How can a single processing objective for a set of Event Streams and/or Tables be achieved through a series of independent processing stages?
We can compose Event Streams and Tables in an Event Streaming Platform via an Event Processing Application to a create a pipeline—also called a topology—of Event Processors, which continuously process the events flowing through them. Here, the output of one processor is the input for one or more downstream processors. Pipelines, notably when created for use cases such as Streaming ETL, may include Event Source Connectors and Event Sink Connectors, which continuously import and export data as streams from/to external services and systems, respectively. Connectors are particularly useful for turning data at rest in such systems into data in motion.

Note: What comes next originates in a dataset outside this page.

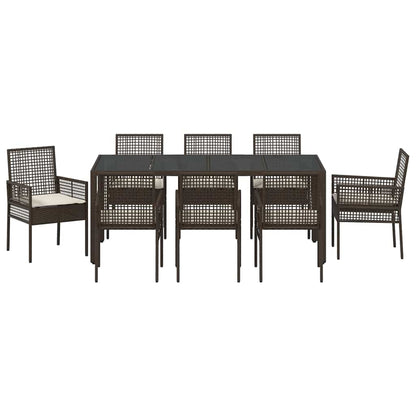 Garten Essgruppe 9 pcs Braun Poly-Rattan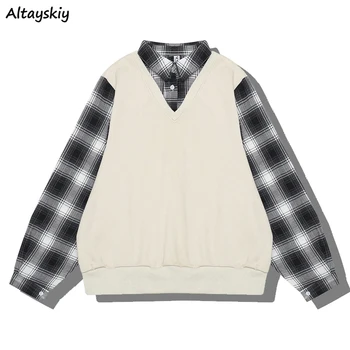 

Hoodies Womens Patchwork Korean Style Plaid Loose Kpop Student Women Hoodie Novelty Harajuku Sweatshirt Casual Females Pullovers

Taking a step back, we can see that pipelines in an Event Streaming Platform help companies build a "central nervous system" for data in motion.
As an example we can use Apache Flink® SQL to run a stream of events through a series of processing stages, thus creating a Pipeline that continuously processes data in motion.
CREATE TABLE orders (
customer_id INTEGER NOT NULL,
order_id STRING NOT NULL,
item_id STRING,
price DOUBLE
);
We'll also create a (continuously updated) customers table that will contain the latest profile information about each customer, such as their current home address.
CREATE TABLE customers (
customer_id INTEGER NOT NULL,
customer_name STRING,
address STRING
);
Next, we create a new stream by joining the orders stream with our customer table:
CREATE TABLE orders_enriched AS
SELECT o.customer_id AS cust_id, o.order_id, o.price, c.customer_name, c.address
FROM orders o
LEFT JOIN customers c
ON o.customer_id = c.customer_id;
Next, we create a stream, where we add the order total to each order by aggregating the price of the individual items in the order:
CREATE TABLE orders_with_totals AS
SELECT cust_id, order_id, sum(price) AS total
FROM orders_enriched
GROUP BY cust_id, order_id;
This pattern was influenced by Pipes and Filters in Enterprise Integration Patterns by Gregor Hohpe and Bobby Woolf. However, it is much more powerful and flexible because it is using Event Streams as the pipes.